Showing day today again. Man it goes fast! It feels like it was 'Showing day' only yesterday.


This week's Mélo was about a parent and child stuck in a lighthouse because there is a ferocious storm outside. They have very little water left, and the child is sick...delusional sick. The child becomes sicker and sicker and at one pivotal point the child attempts to bite their parent. This is when the parent remembers many kids from the village had contracted rabies from a dog, and the only way to stop the rabies was to kill them. The parent clicks that their child has rabies too, and comes to the conclusion that they will have to kill their own child - which eventually happens - and when the child dies, the storm stops. End.



I worked as a director this week, with Andre as the father and Maria as the daughter. We worked well together throughout the week, mostly walking it through and plotting out what needs to happen when, and then this morning we put it all together. I felt like we'd done a good job structuring the play, making each scene/moment have a clear purpose and different rhythm. We also made the choice to take some risks and perform our piece a bit grander - with bigger gestures and more physicality, and more poetic language.


As a director I felt like I had a nice calm demeanour, and a good sense of how to shape the piece - particularly with rhythms. Looking back now I would have liked to create an environment in which my actors could have improvised like we do in class, and then we could have gone back and tightened things up. But we didn't fully get to that until the last day. Instead we said "I'll say something like this here" when really, like we do with Philippe, we could have just tried to make a scene. I think more pressure was needed to get there. Also, I would have liked to have more time to work on the actors' performances, but we had a script and staging to work out, which took precedent over performance work. And actually, I was happy with what Andre and Maria were doing. In this process I wasn't much of an actor's director, and I understand why others aren't too now! There are lots of other things to consider and in a way it's the actor's job to act. But of course I gave acting directions too - but it is hard to be articulate!
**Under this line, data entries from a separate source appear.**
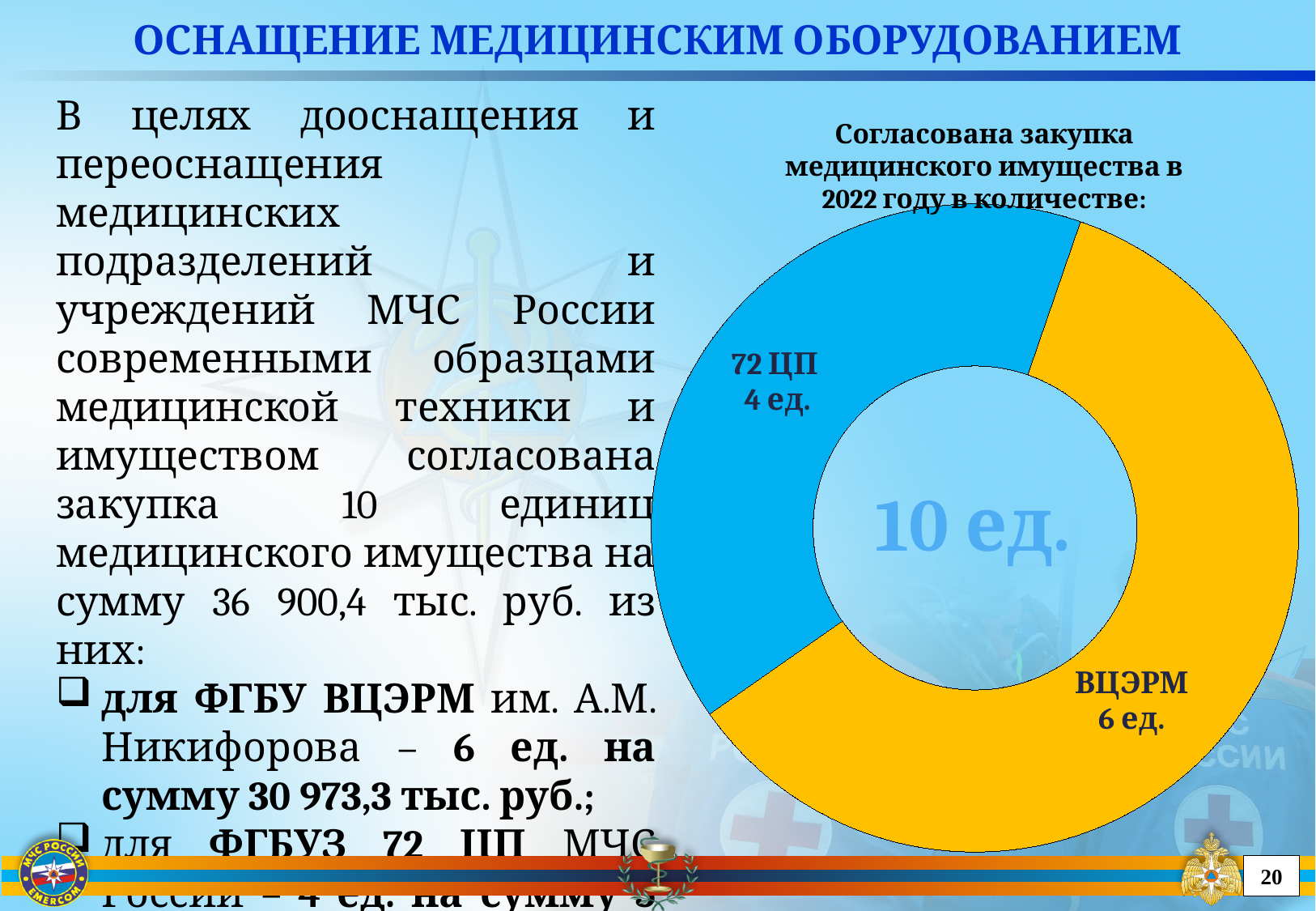
How many units are shown for ВЦЭРМ in the chart? 6 ед. What share of the total units does ВЦЭРМ account for? 60% Which is larger: the value for ВЦЭРМ or the value for 72 ЦП? ВЦЭРМ How many units are shown for 72 ЦП in the chart? 4 ед. What colour is the ВЦЭРМ slice in the chart? Yellow What is the difference in units between ВЦЭРМ and 72 ЦП? 2 ед. Which category has the smaller slice in the chart? 72 ЦП What kind of chart is shown on the slide? Doughnut (pie) chart What share of the total units does 72 ЦП account for? 40% What total number of units is shown in the centre of the chart? 10 ед. How many categories (slices) does the chart have? 2 Which category has the larger slice in the chart? ВЦЭРМ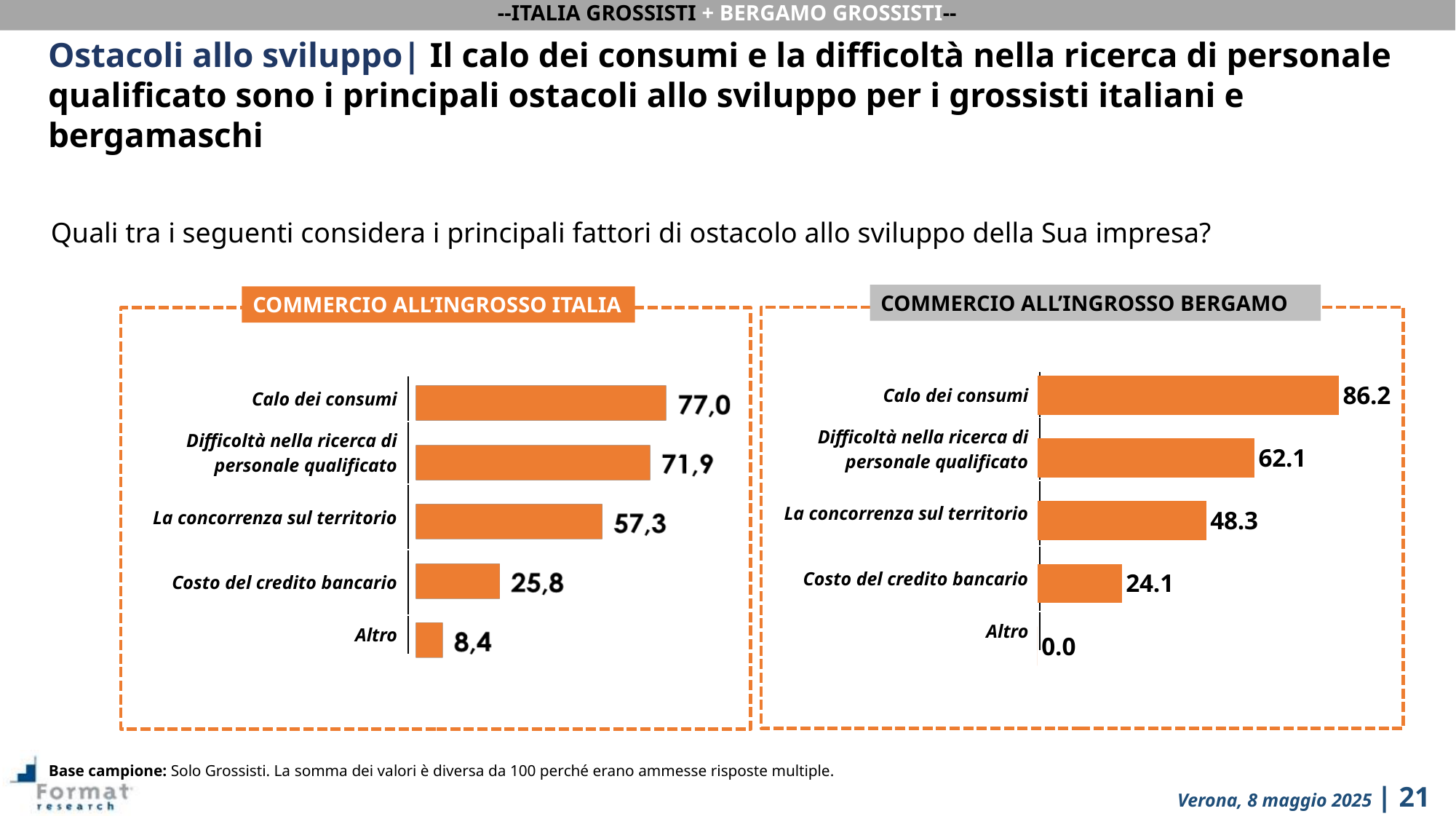
In the COMMERCIO ALL'INGROSSO ITALIA chart, what is the value for Costo del credito bancario? 25,8 In the COMMERCIO ALL'INGROSSO BERGAMO chart, what is the difference between Calo dei consumi and Difficoltà nella ricerca di personale qualificato? 24.1 Which chart shows a larger value for La concorrenza sul territorio, COMMERCIO ALL'INGROSSO ITALIA or COMMERCIO ALL'INGROSSO BERGAMO? COMMERCIO ALL'INGROSSO ITALIA What type of chart is the COMMERCIO ALL'INGROSSO ITALIA chart? Bar chart In the COMMERCIO ALL'INGROSSO ITALIA chart, which category has the lowest value? Altro In the COMMERCIO ALL'INGROSSO BERGAMO chart, which category has the highest value? Calo dei consumi In the COMMERCIO ALL'INGROSSO ITALIA chart, what is the value for Calo dei consumi? 77,0 In the COMMERCIO ALL'INGROSSO ITALIA chart, what is the difference between Calo dei consumi and Difficoltà nella ricerca di personale qualificato? 5,1 What colour are the bars in the COMMERCIO ALL'INGROSSO BERGAMO chart? Orange In the COMMERCIO ALL'INGROSSO BERGAMO chart, what is the value for Difficoltà nella ricerca di personale qualificato? 62.1 How many categories are shown in the COMMERCIO ALL'INGROSSO BERGAMO chart? 5 In the COMMERCIO ALL'INGROSSO BERGAMO chart, what is the value for Altro? 0.0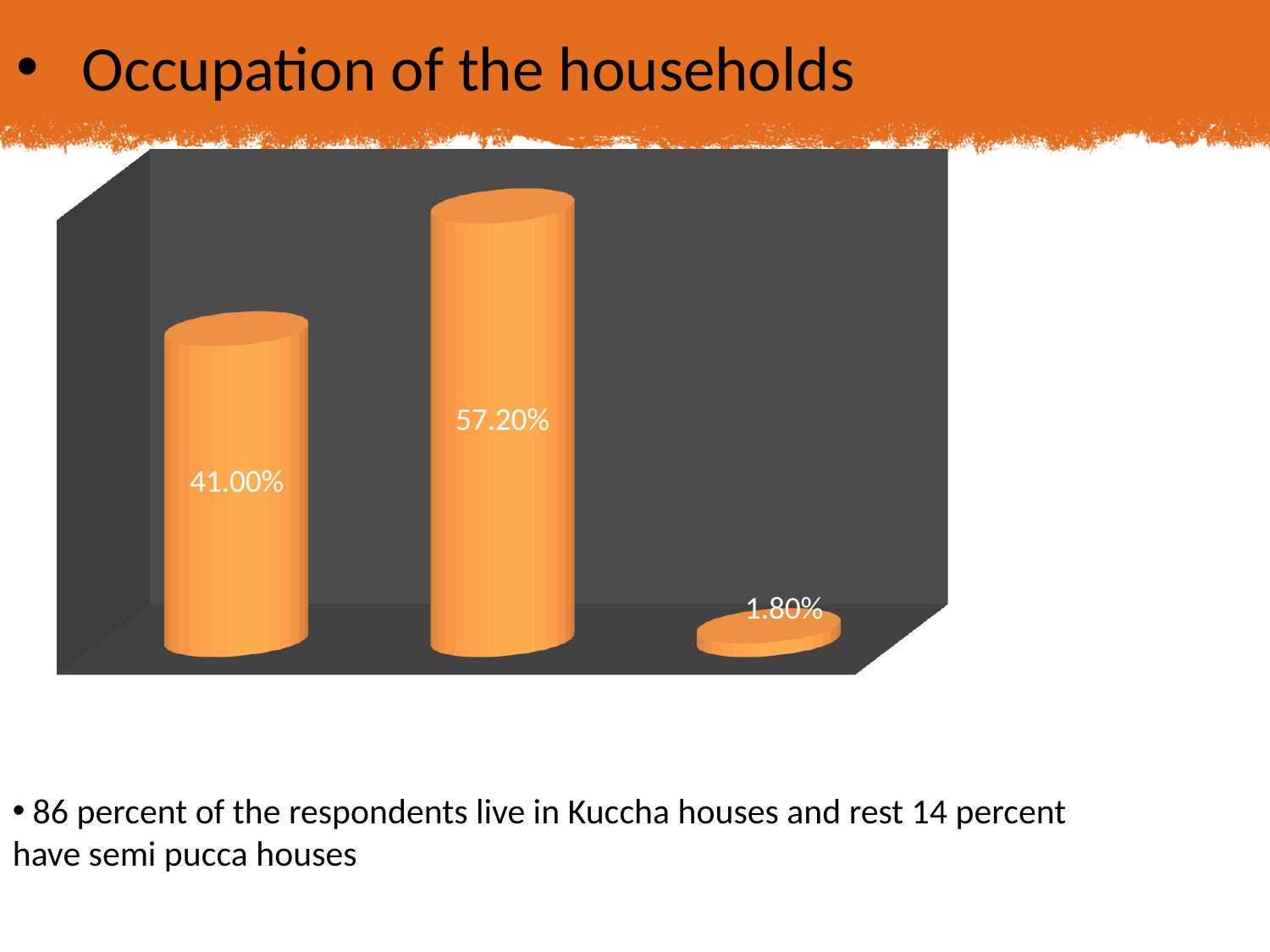
What is the difference between the middle bar's value and the left bar's value? 16.20% How many bars does the chart show? 3 What is the total of the three values labelled on the chart? 100.00% What value is labelled on the rightmost bar of the chart? 1.80% What value is labelled on the leftmost bar of the chart? 41.00% Which bar has the highest value: the left, middle or right bar? middle What kind of chart is shown on the slide? bar chart Which bar has the lowest value: the left, middle or right bar? right What value is labelled on the middle bar of the chart? 57.20% What is the difference between the left bar's value and the right bar's value? 39.20% What colour are the bars in the chart? orange Which is larger, the value of the left bar or the value of the middle bar? the middle bar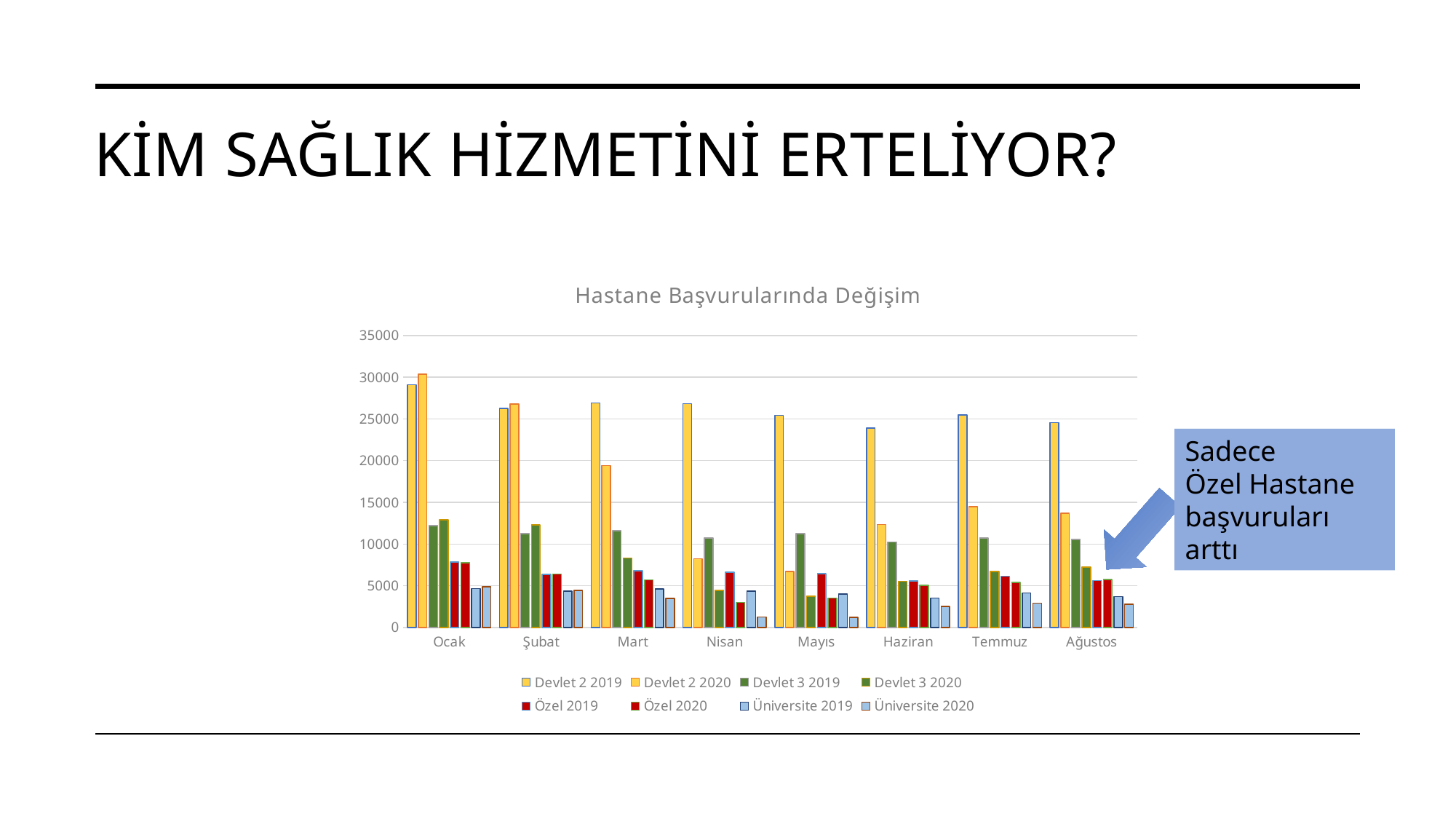
Does the Devlet 2 2020 series rise or fall from Ocak to Mayıs? fall How many series does the chart's legend list? 8 What is the title of the chart? Hastane Başvurularında Değişim In which month is the Devlet 2 2020 value lowest? Mayıs In which month is the Devlet 2 2020 value highest? Ocak Is the value for Üniversite 2020 in Nisan greater or less than 5000? less In Mart, which is larger: Devlet 2 2019 or Devlet 2 2020? Devlet 2 2019 How many months are shown on the x axis of the chart? 8 Is the value for Devlet 2 2020 in Nisan greater or less than 10000? less Is the value for Devlet 2 2019 in Ocak greater or less than 25000? greater What kind of chart is shown on the slide? Bar chart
The performance of the piece was as we had rehearsed, but perhaps lacked a bit of the tension I felt we had in rehearsals. We had a false start, because I was using the drum to represent thunder, and Philippe found this distracting. So we had to change - we ended up flagging sound altogether, apart from opening with the sound of recorded thunder. But in our proper performance about a third of the way in Philippe stopped the scene and got Andre to change the way he was performing - more like the tough Aussie bloke Philippe had led him to previously. And then that was it. He stopped it because it was a bit boring I guess, and that's fine, but it was annoying because he stopped it just before a big change, and from then on was a lot of action. But still - if it's boring, it's boring, and an audience will leave not knowing/caring what they've missed. Philippe said our piece was like "Sugar-Mélodrama." We had tried to be grander and more poetic with the language, particularly with Andre's doom-speeches, but Philippe said it was "bla bla bla boring." Later I asked if text in Mélodrama can ever be beautiful? And he said no. It can be good, but not beautiful. Okay. Also Philippe said Andre looked at the People of Paris all the time, instead of now and then for effect. This is something I hadn't noticed, as I figured Andre's character was looking out a window. But I guess now that I should have led him to lower his view, or change up where he looks for effect.

It was just really frustrating to have worked hard (we put a lot of thought and effort into it) on a piece showing what we think Mélodrama could be, and then to have it cut short. But we still did the work, and learnt from it, and enjoyed it. So that's something.

At the end of class Philippe reiterated that Mélodrama is more a form for the actor than the writer. "It's actor."

"It's more for acting - If your story is not so good but the actor takes a risk, it's okay."

"It's not spaghetti over-cooked. It's not ohh ohhh oohh." It has balls.